# GOAL OF THE EXERCISE:
Your answer should be the lines below from the one with "Combatentes houthi são" to the one with "Sanabria celebra un", both included, given again exactly and with nothing added.

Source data
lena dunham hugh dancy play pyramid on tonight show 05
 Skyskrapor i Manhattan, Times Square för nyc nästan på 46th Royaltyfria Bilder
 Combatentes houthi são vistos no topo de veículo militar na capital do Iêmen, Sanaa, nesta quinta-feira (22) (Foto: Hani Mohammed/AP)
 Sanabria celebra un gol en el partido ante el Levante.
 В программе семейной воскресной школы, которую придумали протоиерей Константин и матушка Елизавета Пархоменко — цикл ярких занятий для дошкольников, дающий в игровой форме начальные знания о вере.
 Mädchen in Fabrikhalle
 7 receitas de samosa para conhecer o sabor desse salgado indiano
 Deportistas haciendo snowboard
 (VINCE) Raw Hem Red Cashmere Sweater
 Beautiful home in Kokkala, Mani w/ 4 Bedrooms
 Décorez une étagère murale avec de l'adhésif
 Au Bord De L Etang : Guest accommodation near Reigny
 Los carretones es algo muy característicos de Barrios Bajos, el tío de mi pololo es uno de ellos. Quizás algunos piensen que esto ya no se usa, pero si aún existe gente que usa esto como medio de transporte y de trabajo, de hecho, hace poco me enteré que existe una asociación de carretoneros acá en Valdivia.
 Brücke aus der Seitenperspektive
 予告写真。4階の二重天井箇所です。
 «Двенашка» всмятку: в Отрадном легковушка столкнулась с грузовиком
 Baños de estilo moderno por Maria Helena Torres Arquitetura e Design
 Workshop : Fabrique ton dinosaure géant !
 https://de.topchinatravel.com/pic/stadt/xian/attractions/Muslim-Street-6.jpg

# EXERCISE ANSWER:
 Combatentes houthi são vistos no topo de veículo militar na capital do Iêmen, Sanaa, nesta quinta-feira (22) (Foto: Hani Mohammed/AP)
 Sanabria celebra un gol en el partido ante el Levante.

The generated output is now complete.